Alice Corporation Pty. Ltd v. CLS Bank International et al.

Decided by the Supreme Court June 19, 2014

Patent eligible: NO

Alice Corporation Pty. Ltd v. CLS Bank International patent claim drawing

Illustrative drawing above. Illustrative patent claim(s) appear at the end.

Why it failed

Conventional technological solution (general computer processing) to an abstract problem (settlement risk management).

PSAI-PG℠ Analysis

Problem: Settlement risk which is the risk to each party in an exchange that only one of the two parties will actually pay its obligation, leaving the paying party without its principal or the benefit of the counterparty’s performance.

Solution: Relying on a trusted third party to ensure the exchange of either both parties’ obligations or neither obligation.

Abstract Idea (patent ineligible subject matter): Employing an intermediary to facilitate simultaneous exchange of obligations in order to minimize risk.

Improvement: Providing a computerized trading platform used for conducting financial transactions in which a third party settles obligations between a first and a second party so as to eliminate “counterparty” or “settlement” risk.

Patent eligible application

Preemption: YES. Claims simply recite the abstract concept of intermediated settlement as performed by a generic computer.

General function: YES. The claims recite mere instructions to “implement” an abstract idea “on … a computer.” The claimed method requires the use of a computer to merely create electronic records, track multiple transactions, and issue simultaneous instructions. In other words, the computer is itself the intermediary.
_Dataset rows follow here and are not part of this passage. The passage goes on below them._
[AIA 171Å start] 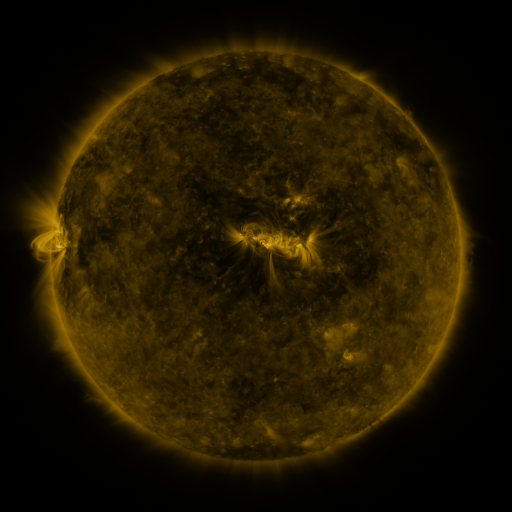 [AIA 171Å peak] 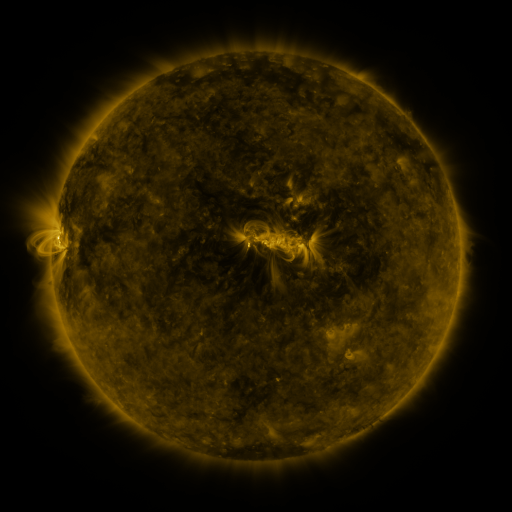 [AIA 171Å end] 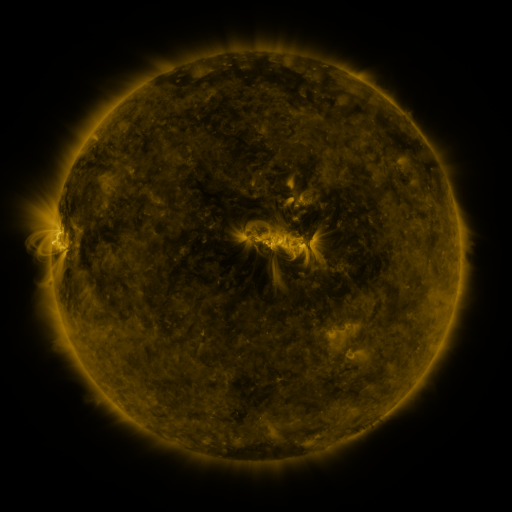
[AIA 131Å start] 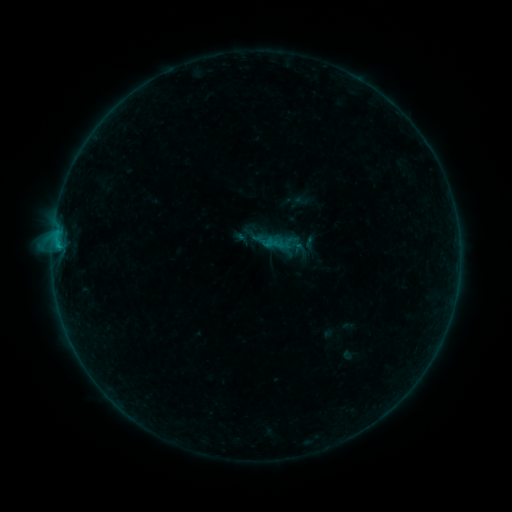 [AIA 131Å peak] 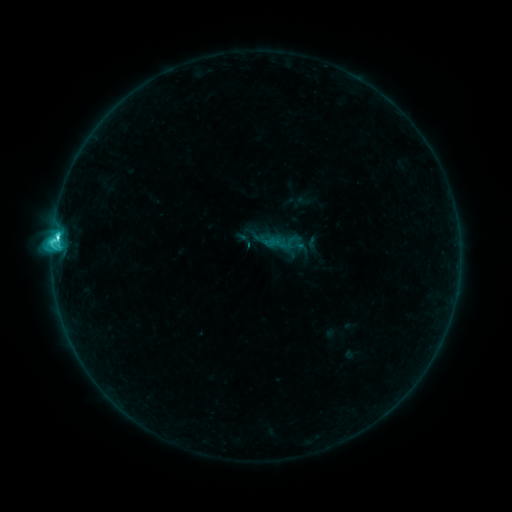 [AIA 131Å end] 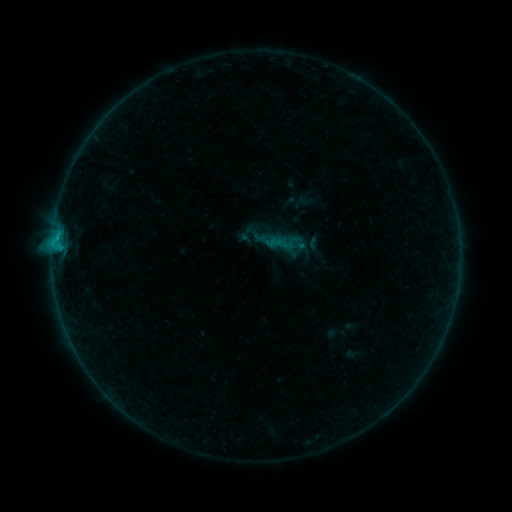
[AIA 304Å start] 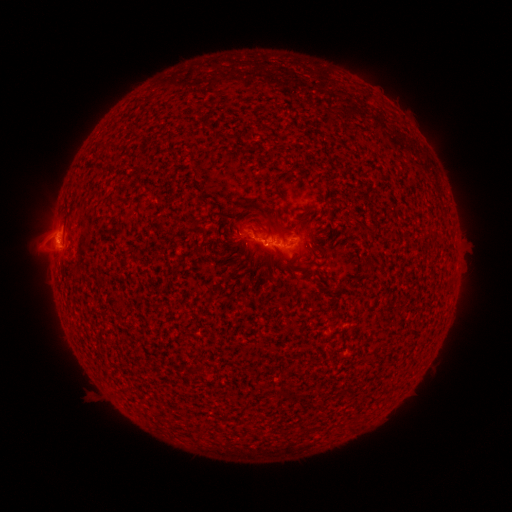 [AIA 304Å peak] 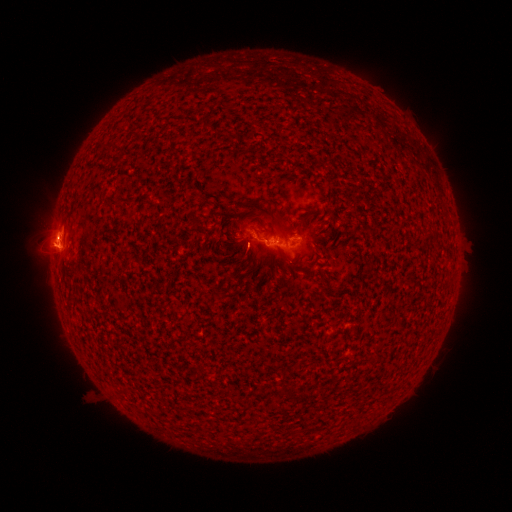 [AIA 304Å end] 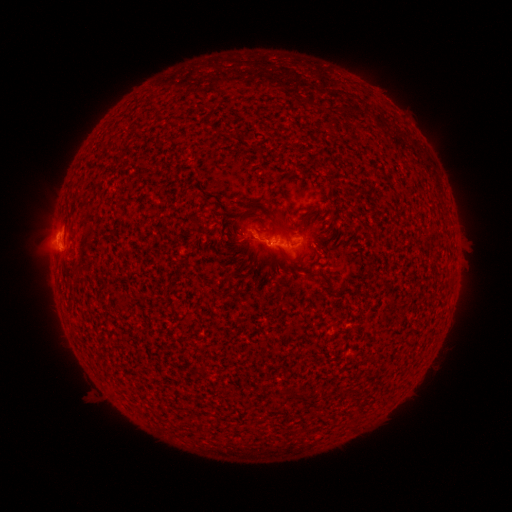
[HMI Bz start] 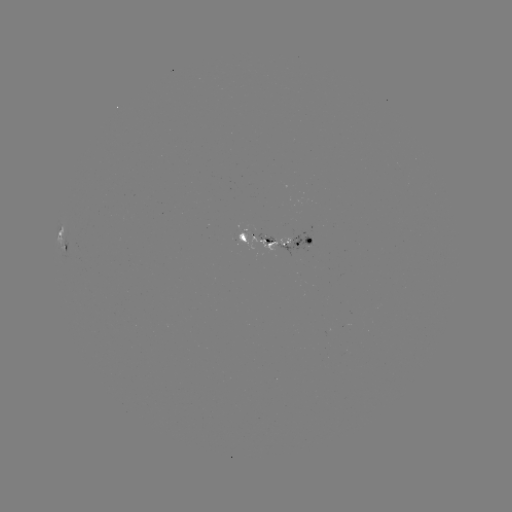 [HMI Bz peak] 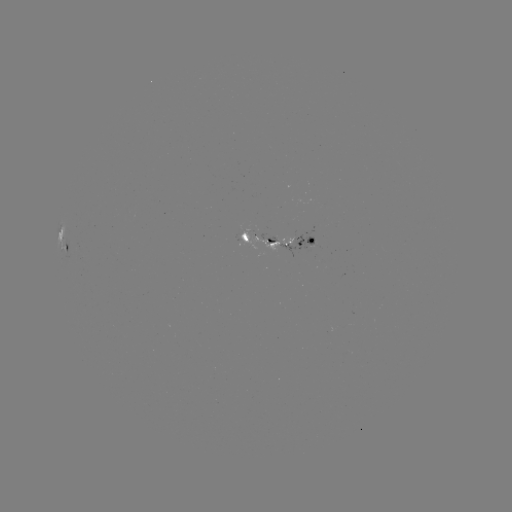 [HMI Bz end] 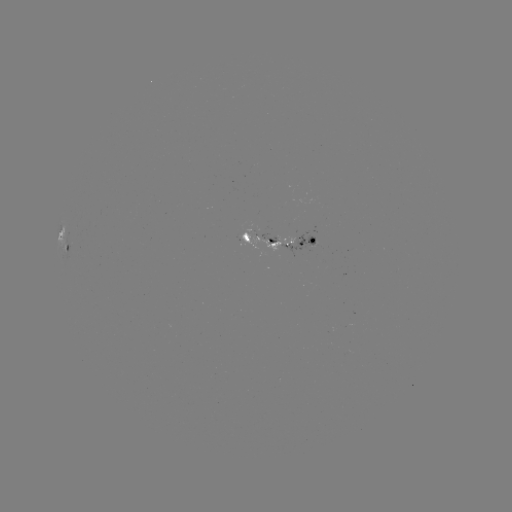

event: emerging-flux region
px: (308, 244)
The function performed by the computer at each step of the process is “purely conventional.”

Pat 5,970,479 , Illustrative Claim 13

A method of exchanging obligations as between parties, each party holding a credit record and a debit record with an exchange institution, the credit records and debit records for exchange of predetermined obligations, the method comprising the steps of:

(a) creating a shadow credit record and a shadow debit record for each stakeholder party to be held independently by a supervisory institution from the exchange institutions;

(b) obtaining from each exchange institution a start-of-day balance for each shadow credit record and shadow debit record;

(c) for every transaction resulting in an exchange obligation, the supervisory institution adjusting each respective party’s shadow credit record or shadow debit record, allowing only these transactions that do not result in the value of the shadow debit record being less than the value of the shadow credit record at any time, each said adjustment taking place in chronological order, and

(d) at the end-of-day, the supervisory institution instructing on[e] of the exchange institutions to exchange credits or debits to the credit record and debit record of the respective parties in accordance with the adjustments of the said permitted transactions, the credits and debits being irrevocable, time invariant obligations placed on the exchange institutions.